Gonzalez, like Carbajal at Carnitas Uruapan, also locks his doors as needed, but will soon go one step further.

“We’re trying to see if something can be done about the masks (that agents are wearing). So if you have those gator-type masks on, we’re not going to open the door,” Gonzalez said, noting that customers with medical masks and face coverings for religious reasons will be allowed in. “The amount of things that we have to be thinking and worrying about is just crazy.”

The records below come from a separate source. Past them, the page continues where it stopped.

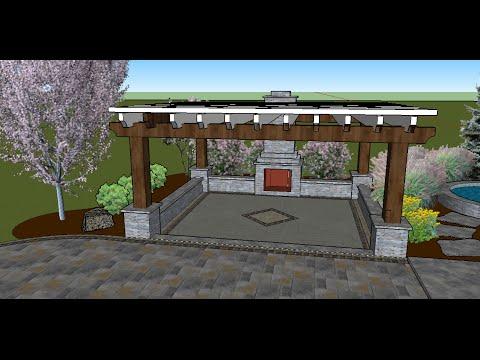 Using trimble sketchup for landscape design youtube for Garden design sketchup 8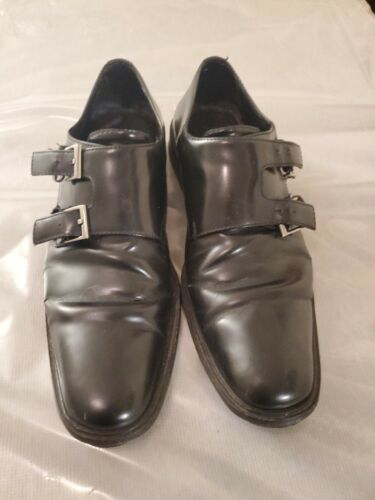 GUCCI Black Leather Double Monk Strap (TOM FORD ER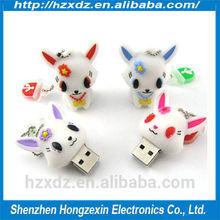 High quality usb flash stick 16GB Silicone,flash drive 16 gb rabbit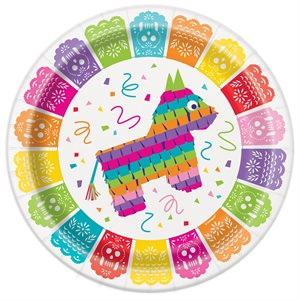 ASSIETTES 9 PO. 8/PQT - FIESTA MEXICAINE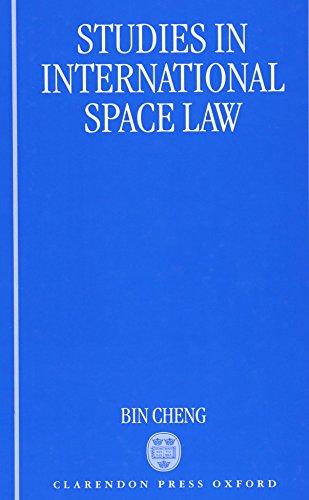 9780198257301: Studies in International Space Law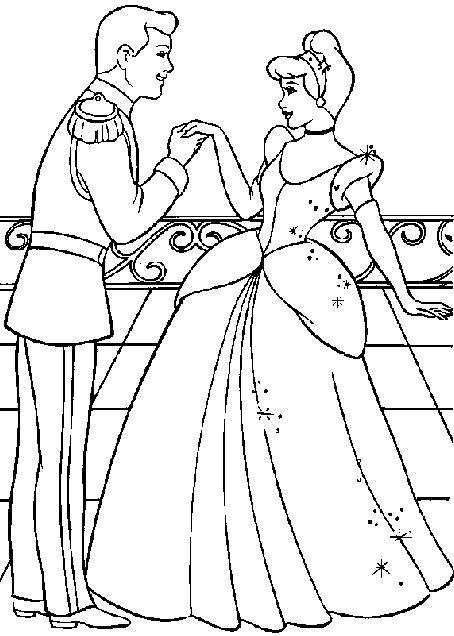 cinderella coloring page cinderella colouring learningenglish esl cinderella coloring page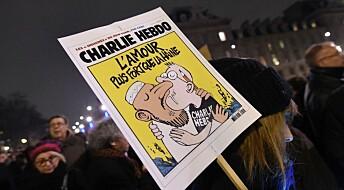Kronikk: Hvordan stopper vi ekstremisme og terrorisme?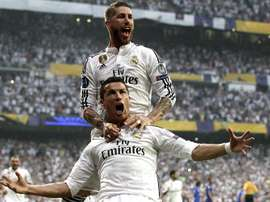 Le XI idéal des joueurs qui ont le plus joué avec Cristiano. EFE
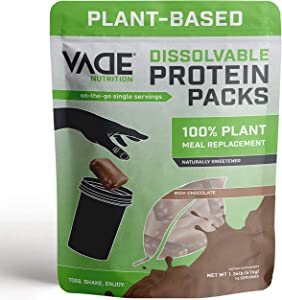 Vade Nutrition Dissolvable Plant-Based Meal Replacement Packs | Chocolate | On-The-Go, 100% Vegan, 26 Vitamins & Minerals, 10 Superfoods, Lactose Free, Gluten Free, No Sugar Added, Lean, 14 Servings
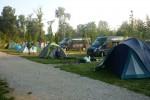 Camping area Strand, Bogojevo, Serbia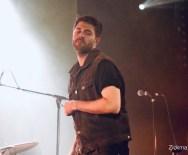 on-a-vu-gilles-et-musset-en-live-47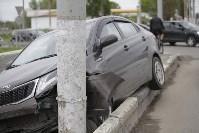 """""""Киа"""" врезалась в столб на Пролетарском мосту, Фото: 6"""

Gonzalez and several other restaurant owners compared the current climate to how small businesses fought to stay open during the COVID-19 pandemic. But Esam Hani, a restaurateur who owns several restaurants along Milwaukee Avenue in Logan Square under the group One of a Kind Hospitality, said it’s significantly worse.

Hani, who is Palestinian, has had to make some difficult but necessary operational decisions to ensure his employees get their paychecks.

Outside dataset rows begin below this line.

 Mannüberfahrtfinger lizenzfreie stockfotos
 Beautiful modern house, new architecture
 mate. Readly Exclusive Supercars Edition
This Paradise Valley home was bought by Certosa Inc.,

“I have to dip into my personal savings to keep the doors open, but for how long can I do that?” he said. “The landlords are not making concessions for us like they did in COVID. We’re still making the monthly rents, paying our employees, paying gas and electric … all that kind of stuff. Those costs are still there.”

A representative for One of a Kind Hospitality said the company employs over 100 people, of whom 80% identify as Latino.

“Three of my restaurants are Mexican restaurants I’ve had for 24 years now, so we built an old base of a Hispanic clientele that’s been with us and loyal to us and they’re not coming out anymore because of this,” Hani said.

Among the seven restaurants the group oversees is Cafe Con Leche, serving mostly Latin fusion food and coffee, as well the gastropub Harding Tavern and Saba Italian. Hani said the ICE-related lull, while affecting immigrant communities the most, is also prevalent in other demographics.

“At Saba, it was pizza Wednesday, and we have $10 pizzas that night as a special … I literally had three tables last week — it was horrible,” Hani explained. “Normally, we have a packed house. And I had a similar situation at one of my other restaurants where we didn’t even break $1,000 in sales.”

Hani is reporting a 35%-40% loss in sales with expenses “through the roof.” A drop in customers day to day, week after week, is not just abnormal for a restaurant, it’s also unsustainable, Hani added.

“And unfortunately, if this does go past the next couple of months, you’ll see a lot of small businesses start closing because they can’t pay their staff or they can’t pay their rent,” he said. “That’s just how it is in our industry.”

Those running restaurants stressed one thing over and over: Customers who are not afraid and are not being targeted should go out to eat now more than ever.

“We’re a whole ecosystem — we hire local people, we buy all our produce from local vendors, the people that are driving the delivery trucks that bring our meat, the people that are bringing our ingredients, these are all neighborhood people and the majority of them are Latino,” Carbajal said. “We all depend on each other.”

Carbajal said Carnitas Uruapan will happily drive beyond their normal delivery areas to field orders from office workers downtown, which could offset some of the impact of their empty dining room.

“I know it’s hard for people to go far outside of where they are or where they usually eat, but we need people who consider themselves allies to really make it a point to visit local restaurants,” he said. “Grab a drink with friends, join us for lunch, tip our staff well — we really are struggling for our livelihoods out here.”